● **Task statement**
The records below are to be returned exactly as written, minus their pictures.

● **Supplied data**
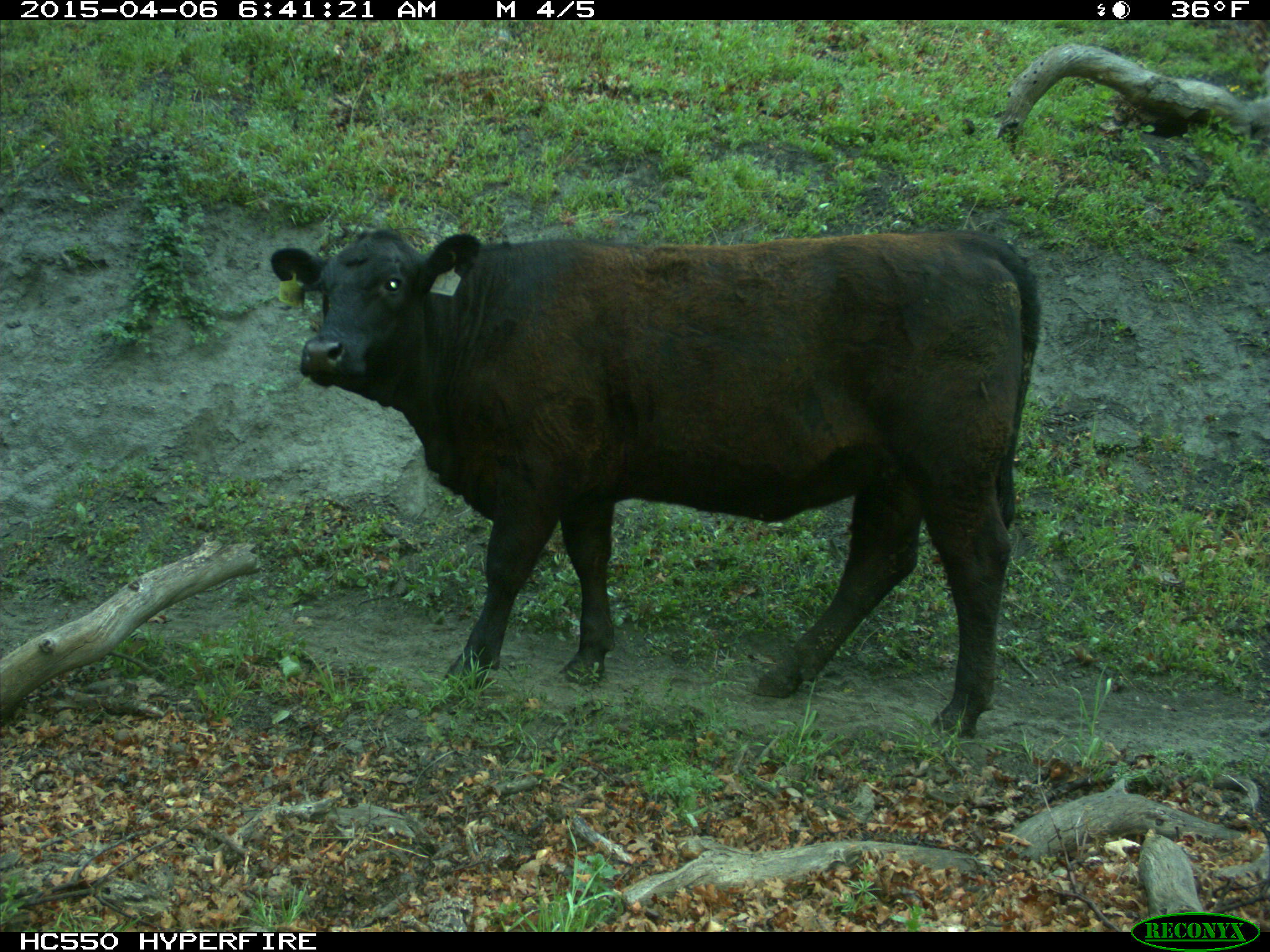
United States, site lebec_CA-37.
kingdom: Animalia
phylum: Chordata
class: Mammalia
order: Artiodactyla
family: Bovidae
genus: Bos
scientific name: Bos taurus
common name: domestic cow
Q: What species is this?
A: Bos taurus (domestic cow).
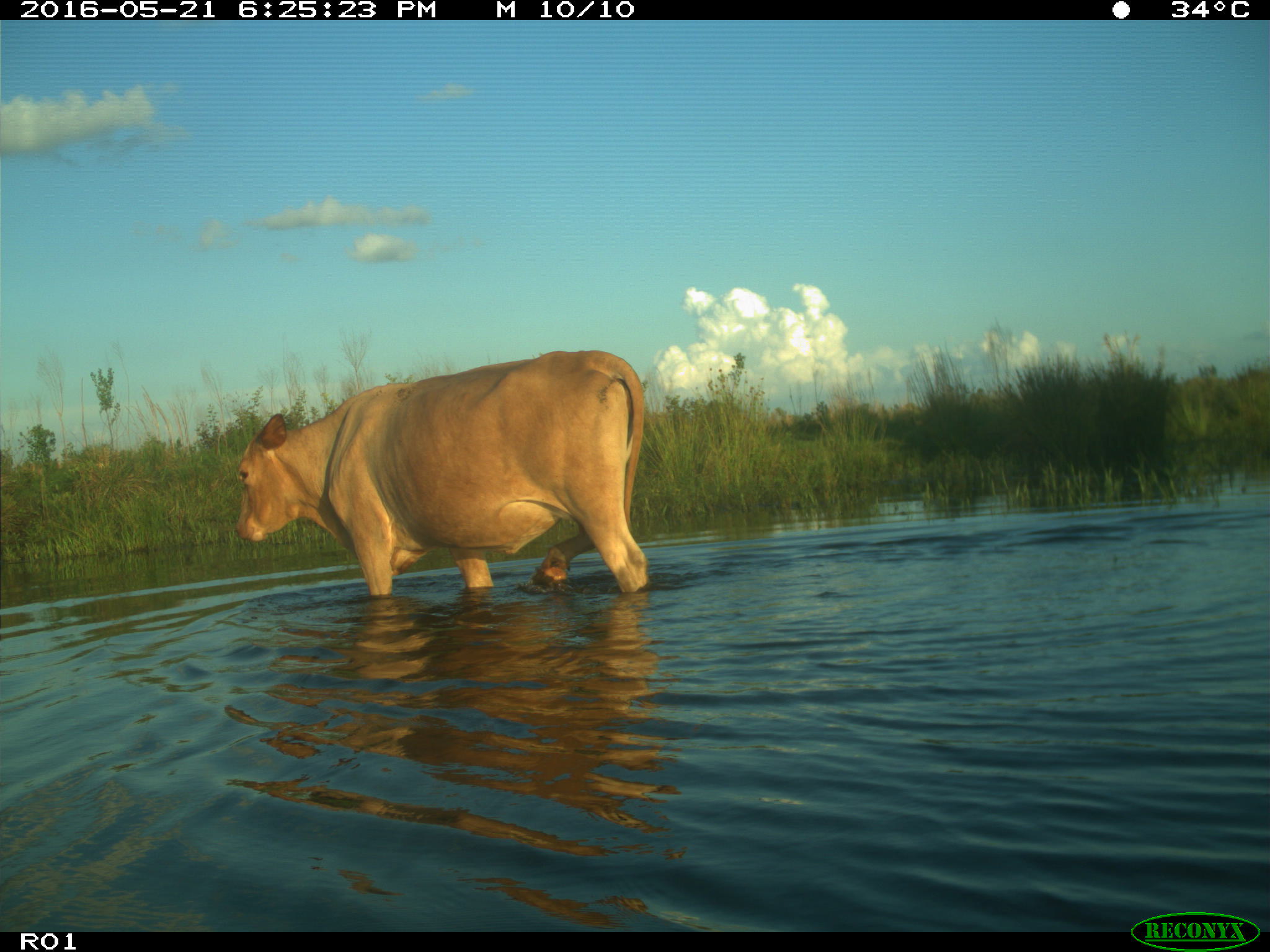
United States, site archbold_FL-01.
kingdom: Animalia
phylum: Chordata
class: Mammalia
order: Artiodactyla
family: Bovidae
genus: Bos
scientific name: Bos taurus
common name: domestic cow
Bos taurus (domestic cow).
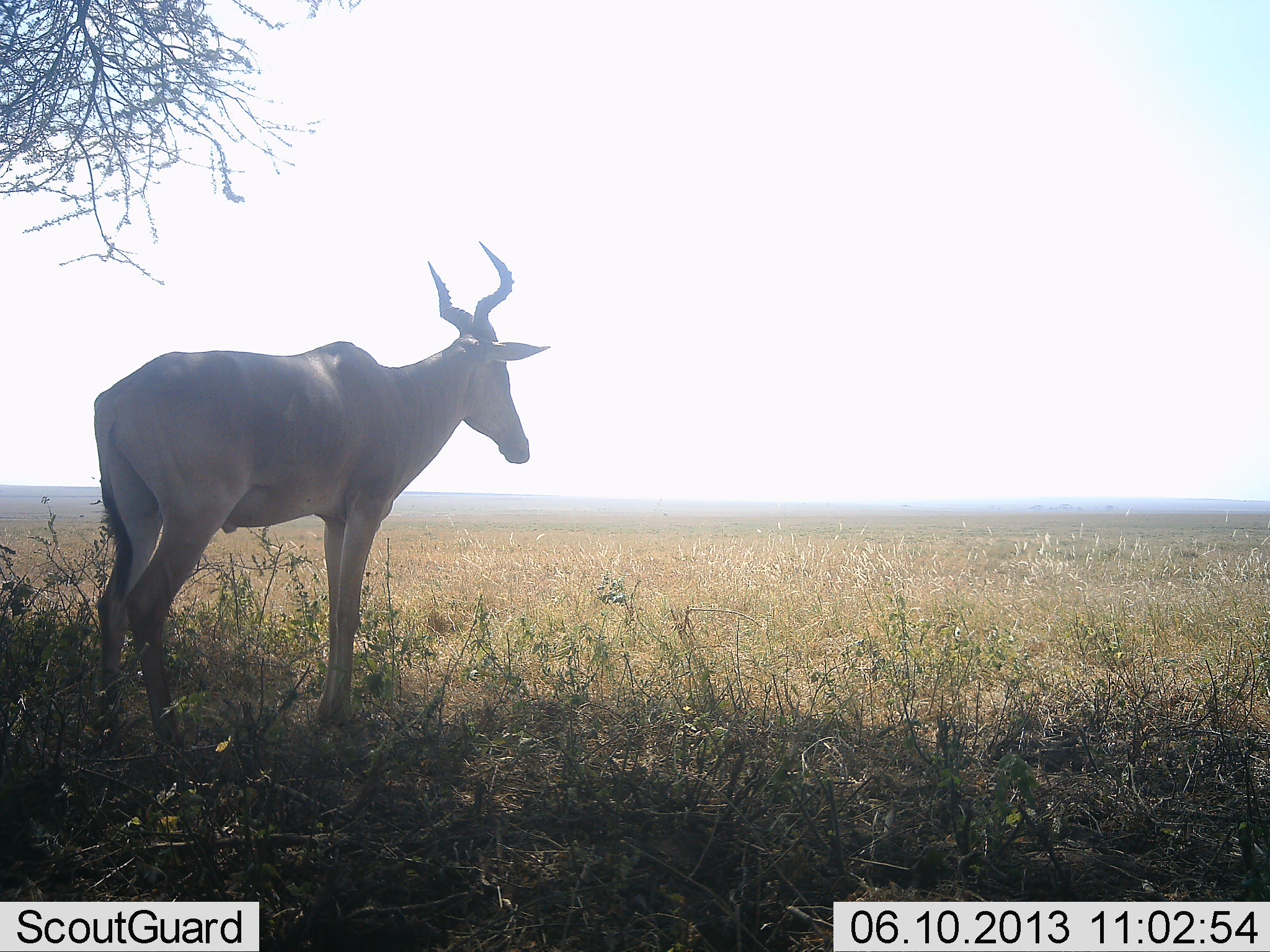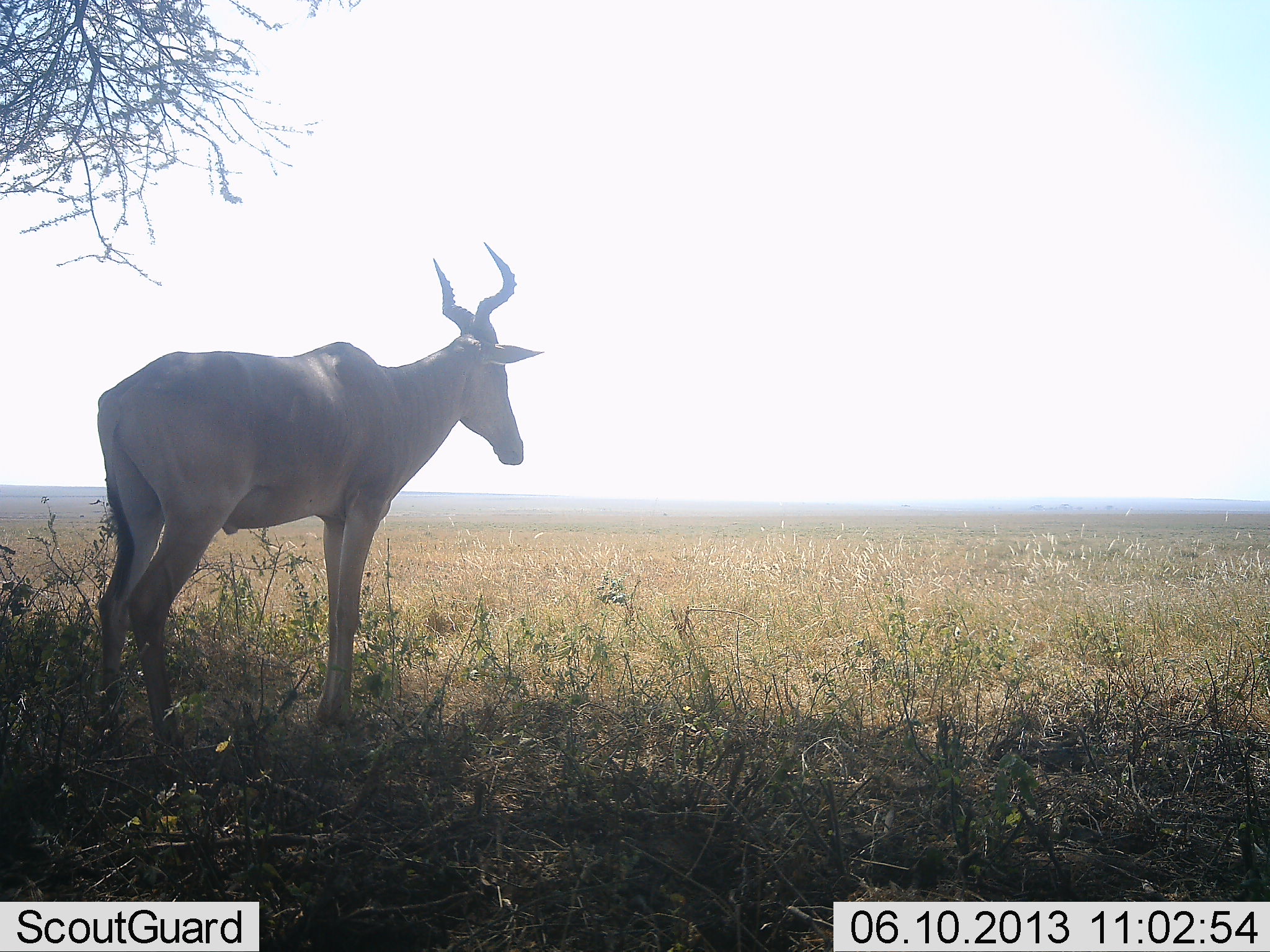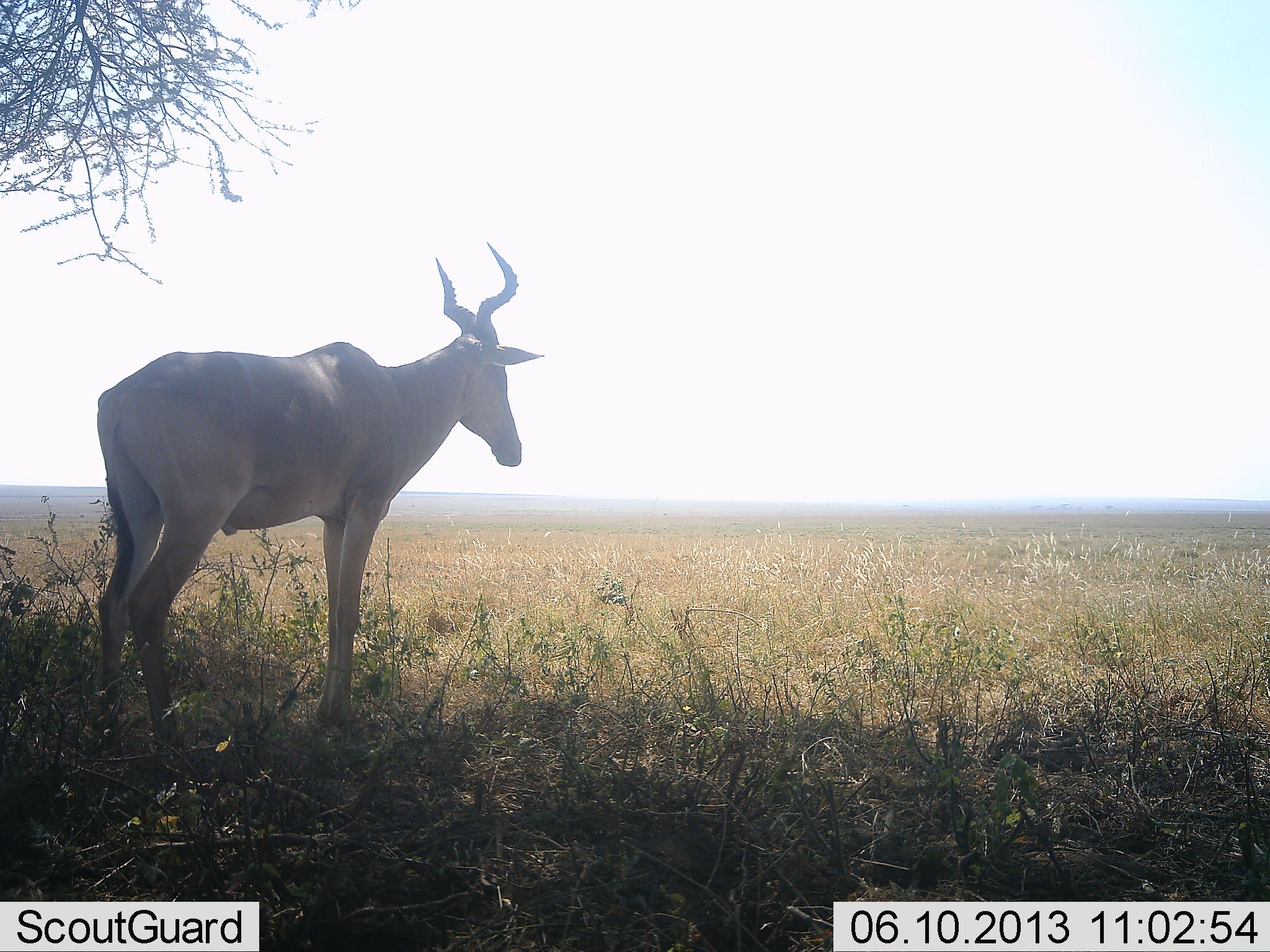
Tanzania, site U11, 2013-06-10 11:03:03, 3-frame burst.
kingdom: Animalia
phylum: Chordata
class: Mammalia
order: Artiodactyla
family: Bovidae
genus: Alcelaphus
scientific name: Alcelaphus buselaphus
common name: hartebeest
Hartebeest (Alcelaphus buselaphus), count 1. Behavior (volunteer vote fractions): standing 100%, resting 0%, moving 0%, interacting 0%. Young present (vote fraction): 0%. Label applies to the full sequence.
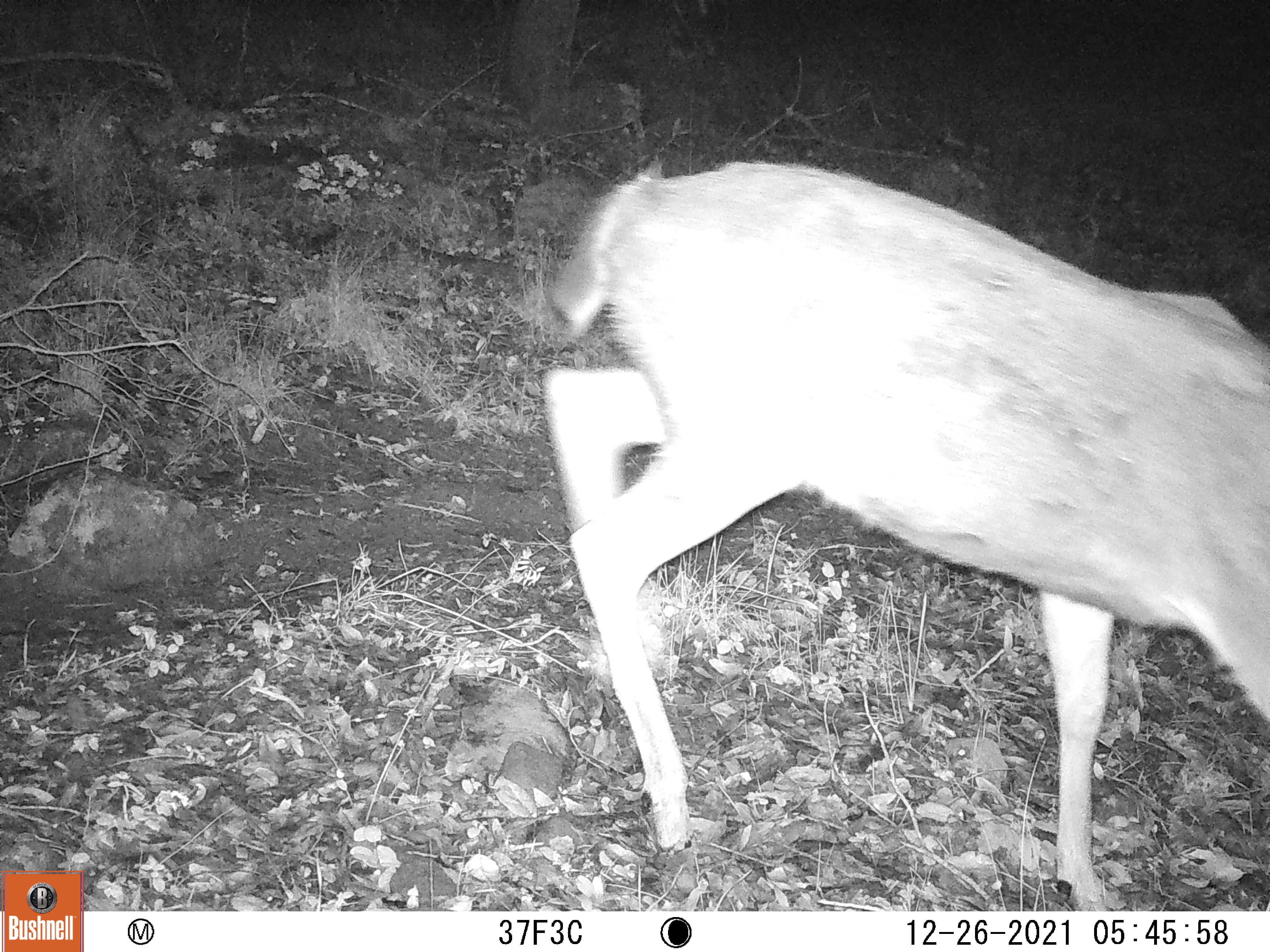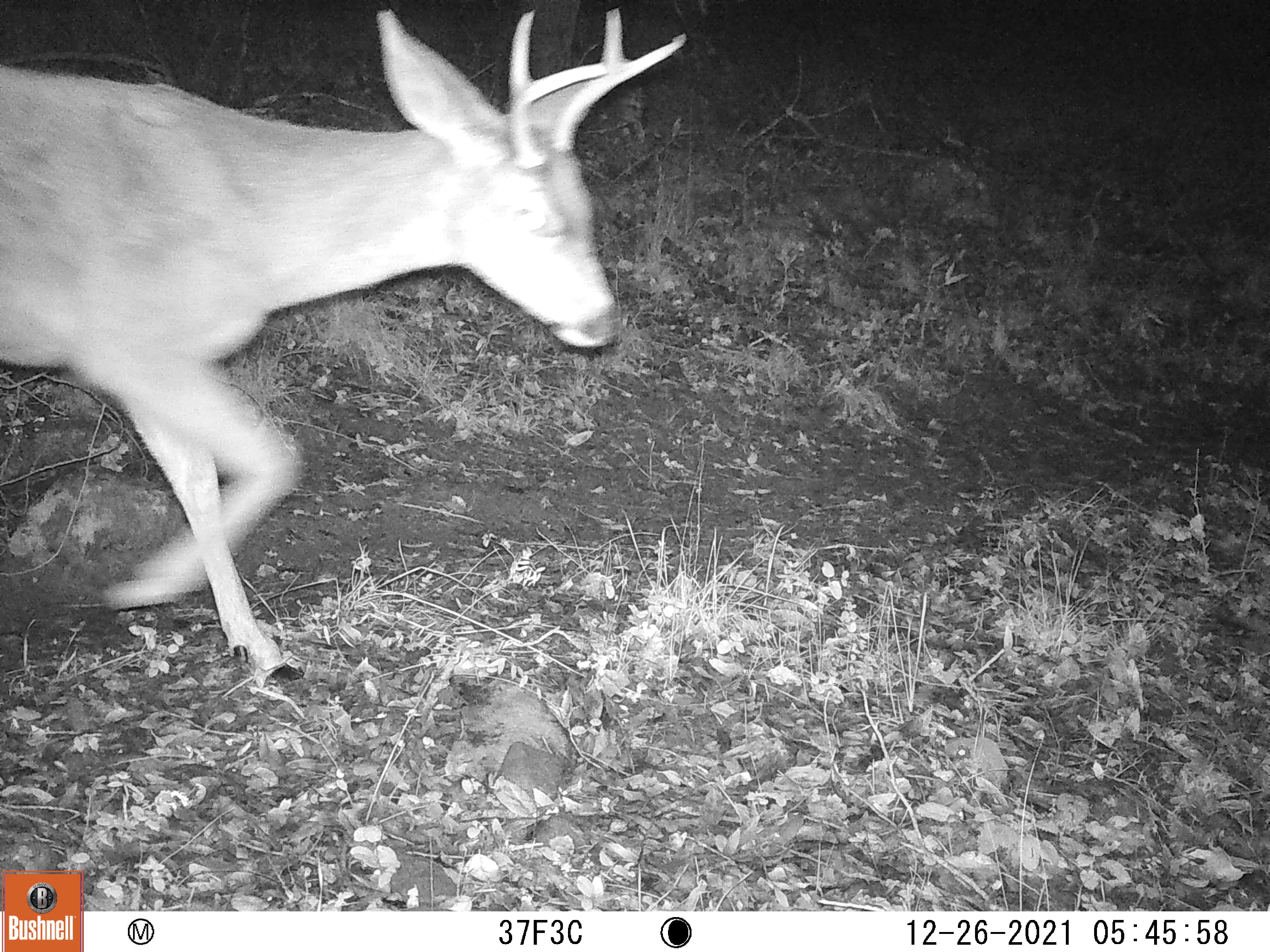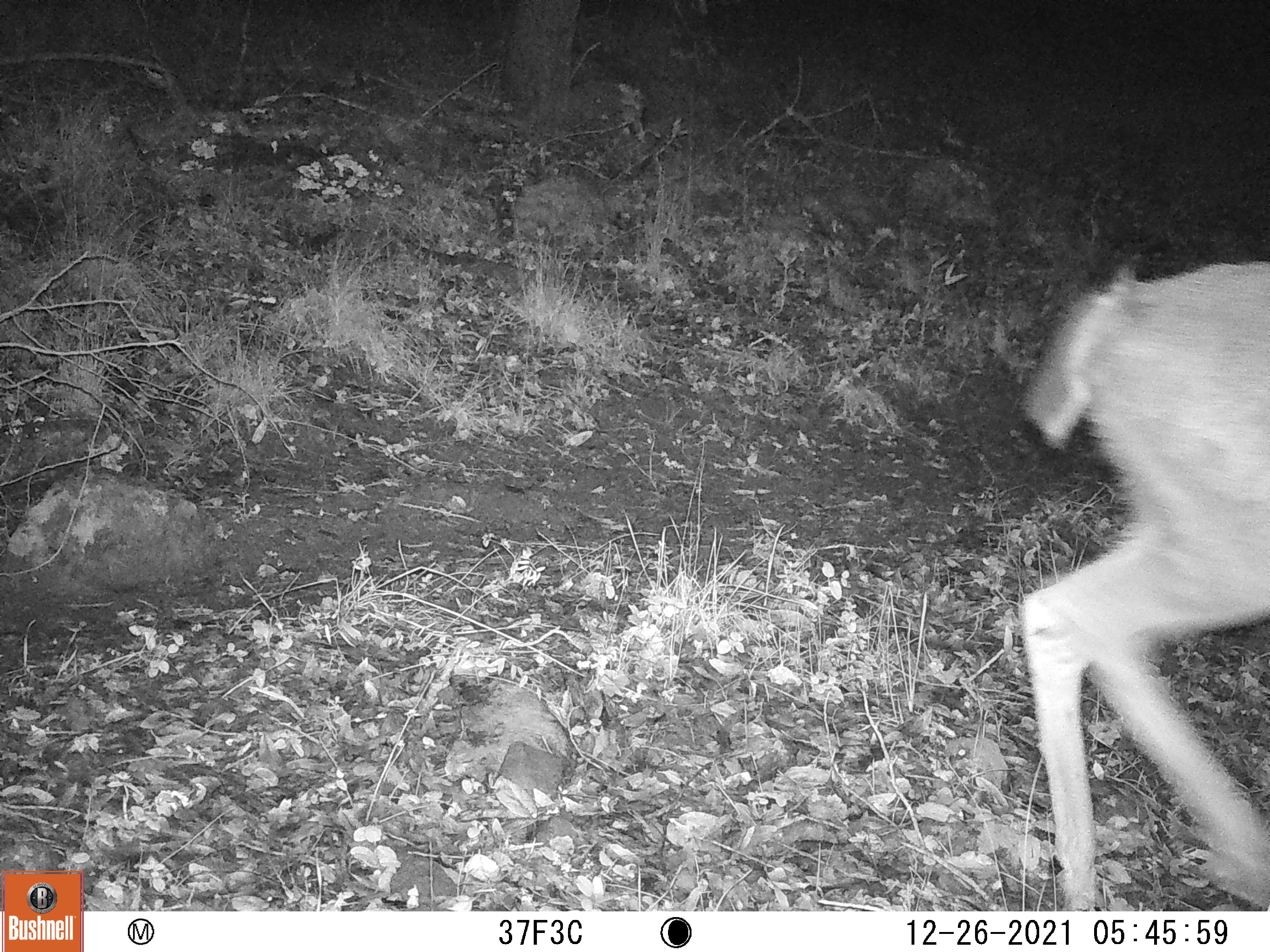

● **Expected answer**
United States, site lebec_CA-37.
kingdom: Animalia
phylum: Chordata
class: Mammalia
order: Artiodactyla
family: Bovidae
genus: Bos
scientific name: Bos taurus
common name: domestic cow
Q: What species is this?
A: Bos taurus (domestic cow).
United States, site archbold_FL-01.
kingdom: Animalia
phylum: Chordata
class: Mammalia
order: Artiodactyla
family: Bovidae
genus: Bos
scientific name: Bos taurus
common name: domestic cow
Bos taurus (domestic cow).
Tanzania, site U11, 2013-06-10 11:03:03, 3-frame burst.
kingdom: Animalia
phylum: Chordata
class: Mammalia
order: Artiodactyla
family: Bovidae
genus: Alcelaphus
scientific name: Alcelaphus buselaphus
common name: hartebeest
Hartebeest (Alcelaphus buselaphus), count 1. Behavior (volunteer vote fractions): standing 100%, resting 0%, moving 0%, interacting 0%. Young present (vote fraction): 0%. Label applies to the full sequence.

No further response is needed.